_Do this:_
All lines below must be repeated exactly, with the pictures omitted.

*****

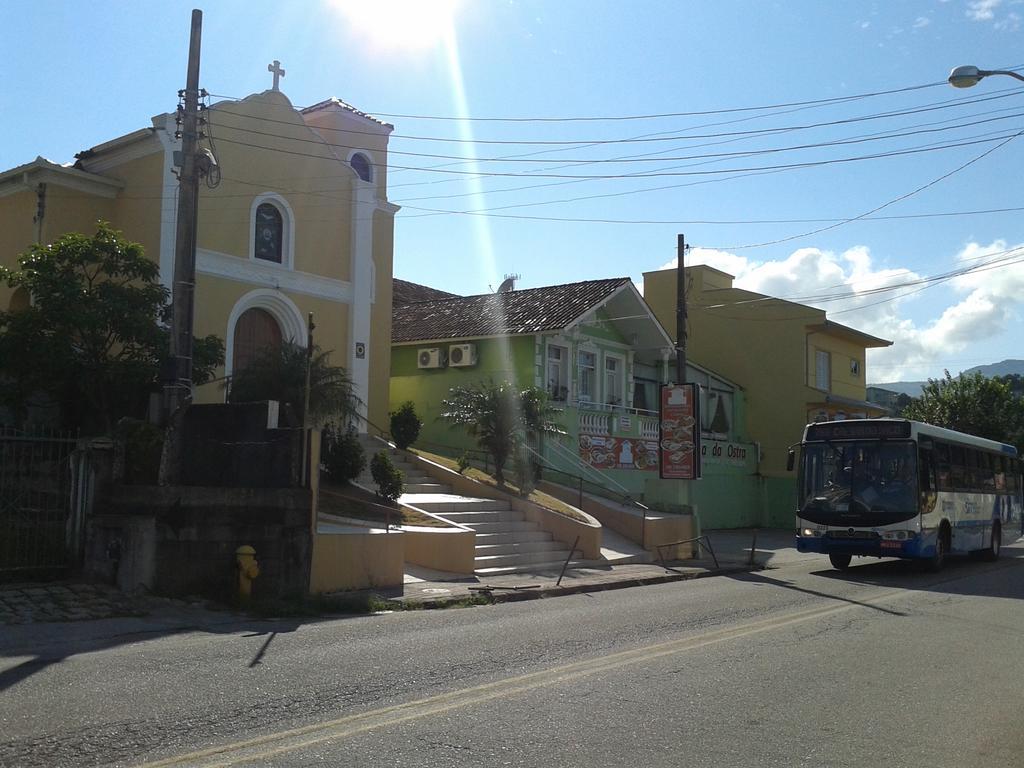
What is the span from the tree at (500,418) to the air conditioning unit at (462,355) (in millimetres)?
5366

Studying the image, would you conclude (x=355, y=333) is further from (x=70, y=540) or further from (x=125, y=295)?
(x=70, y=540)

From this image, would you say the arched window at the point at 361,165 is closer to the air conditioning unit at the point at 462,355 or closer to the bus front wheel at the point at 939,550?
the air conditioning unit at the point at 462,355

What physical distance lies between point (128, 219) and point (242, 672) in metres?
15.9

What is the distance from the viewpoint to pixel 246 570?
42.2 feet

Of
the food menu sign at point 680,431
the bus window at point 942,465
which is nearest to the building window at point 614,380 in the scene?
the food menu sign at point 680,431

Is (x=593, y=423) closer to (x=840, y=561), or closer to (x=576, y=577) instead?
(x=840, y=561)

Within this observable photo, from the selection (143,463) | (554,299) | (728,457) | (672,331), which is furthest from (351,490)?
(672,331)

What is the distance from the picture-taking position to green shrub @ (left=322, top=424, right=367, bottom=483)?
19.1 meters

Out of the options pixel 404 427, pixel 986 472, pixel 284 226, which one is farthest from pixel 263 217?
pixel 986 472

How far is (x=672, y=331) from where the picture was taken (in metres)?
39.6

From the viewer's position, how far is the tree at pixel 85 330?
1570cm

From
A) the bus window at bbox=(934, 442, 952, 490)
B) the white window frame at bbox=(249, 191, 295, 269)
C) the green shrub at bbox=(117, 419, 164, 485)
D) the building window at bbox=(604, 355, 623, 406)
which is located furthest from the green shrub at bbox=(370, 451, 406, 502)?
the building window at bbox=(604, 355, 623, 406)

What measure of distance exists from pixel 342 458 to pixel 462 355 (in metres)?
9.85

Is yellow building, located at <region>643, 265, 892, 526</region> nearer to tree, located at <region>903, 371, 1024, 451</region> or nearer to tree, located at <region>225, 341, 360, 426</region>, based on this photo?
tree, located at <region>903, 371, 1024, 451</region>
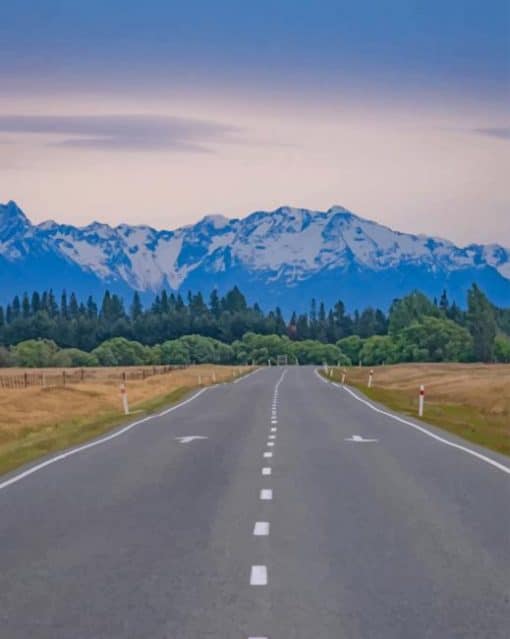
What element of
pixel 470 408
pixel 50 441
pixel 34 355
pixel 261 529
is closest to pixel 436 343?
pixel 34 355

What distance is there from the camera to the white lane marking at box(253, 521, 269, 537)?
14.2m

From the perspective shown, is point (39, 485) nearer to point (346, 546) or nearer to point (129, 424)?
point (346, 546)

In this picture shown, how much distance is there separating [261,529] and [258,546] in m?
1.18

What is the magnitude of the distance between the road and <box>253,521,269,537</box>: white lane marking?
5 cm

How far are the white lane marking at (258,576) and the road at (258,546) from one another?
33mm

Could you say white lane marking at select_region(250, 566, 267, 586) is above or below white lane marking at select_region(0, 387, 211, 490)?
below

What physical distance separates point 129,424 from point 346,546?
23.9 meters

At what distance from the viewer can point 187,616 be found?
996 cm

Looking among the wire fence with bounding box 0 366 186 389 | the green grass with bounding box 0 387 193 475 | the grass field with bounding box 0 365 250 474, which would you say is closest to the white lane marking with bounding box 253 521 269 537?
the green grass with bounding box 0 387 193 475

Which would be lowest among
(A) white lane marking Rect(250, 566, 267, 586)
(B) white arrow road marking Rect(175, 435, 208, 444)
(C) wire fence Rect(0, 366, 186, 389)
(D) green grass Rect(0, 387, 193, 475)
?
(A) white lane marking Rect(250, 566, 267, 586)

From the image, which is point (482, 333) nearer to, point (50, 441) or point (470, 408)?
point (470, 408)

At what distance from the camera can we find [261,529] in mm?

*****

_The result:_
What is the span from the tree at (500,418) to the air conditioning unit at (462,355) (in millimetres)?
5366

Studying the image, would you conclude (x=355, y=333) is further from (x=70, y=540) or further from (x=125, y=295)?
(x=70, y=540)

From this image, would you say the arched window at the point at 361,165 is closer to the air conditioning unit at the point at 462,355 or closer to the bus front wheel at the point at 939,550?
the air conditioning unit at the point at 462,355

What physical distance lies between point (128, 219) and point (242, 672) in metres?
15.9

What is the distance from the viewpoint to pixel 246 570?
42.2 feet

Of
the food menu sign at point 680,431
the bus window at point 942,465
which is nearest to the building window at point 614,380 in the scene?
the food menu sign at point 680,431

Is (x=593, y=423) closer to (x=840, y=561), or closer to (x=576, y=577) instead?
(x=840, y=561)

Within this observable photo, from the selection (143,463) | (554,299) | (728,457) | (672,331), which is furthest from (351,490)?
(672,331)

What is the distance from the picture-taking position to green shrub @ (left=322, top=424, right=367, bottom=483)?
19.1 meters

Out of the options pixel 404 427, pixel 986 472, pixel 284 226, which one is farthest from pixel 263 217?
pixel 986 472

How far is (x=672, y=331) from where the picture was taken (in metres)?
39.6

From the viewer's position, how far is the tree at pixel 85 330?
1570cm

From
A) the bus window at bbox=(934, 442, 952, 490)
B) the white window frame at bbox=(249, 191, 295, 269)
C) the green shrub at bbox=(117, 419, 164, 485)
D) the building window at bbox=(604, 355, 623, 406)
which is located furthest from the green shrub at bbox=(370, 451, 406, 502)?
the building window at bbox=(604, 355, 623, 406)

What measure of distance exists from pixel 342 458 to pixel 462 355 (in metres)?
9.85

Is yellow building, located at <region>643, 265, 892, 526</region> nearer to tree, located at <region>903, 371, 1024, 451</region> or nearer to tree, located at <region>225, 341, 360, 426</region>, based on this photo?
tree, located at <region>903, 371, 1024, 451</region>
What element of
pixel 470 408
pixel 50 441
pixel 34 355
pixel 261 529
is closest to pixel 436 343?
pixel 34 355

What distance is there from the camera to the white lane marking at box(253, 521, 269, 537)?
14.2m

From the perspective shown, is point (39, 485) nearer to point (346, 546) or nearer to point (129, 424)?
point (346, 546)

In this picture shown, how much distance is there separating [261,529] and [258,546] in m?
1.18

What is the magnitude of the distance between the road and <box>253,521,269,537</box>: white lane marking?
5 cm

How far are the white lane marking at (258,576) and the road at (258,546) from one another?
33mm

Could you say white lane marking at select_region(250, 566, 267, 586) is above or below white lane marking at select_region(0, 387, 211, 490)?
below

What physical distance separates point 129,424 from point 346,546?
23.9 meters

At what distance from the viewer can point 187,616 be found?
996 cm

Looking among the wire fence with bounding box 0 366 186 389 | the green grass with bounding box 0 387 193 475 | the grass field with bounding box 0 365 250 474, which would you say is closest to the white lane marking with bounding box 253 521 269 537?
the green grass with bounding box 0 387 193 475

Which would be lowest among
(A) white lane marking Rect(250, 566, 267, 586)
(B) white arrow road marking Rect(175, 435, 208, 444)
(C) wire fence Rect(0, 366, 186, 389)
(D) green grass Rect(0, 387, 193, 475)
?
(A) white lane marking Rect(250, 566, 267, 586)

From the image, which is point (482, 333) nearer to, point (50, 441) or point (470, 408)?
point (470, 408)

At what distance from the camera can we find [261,529] in mm?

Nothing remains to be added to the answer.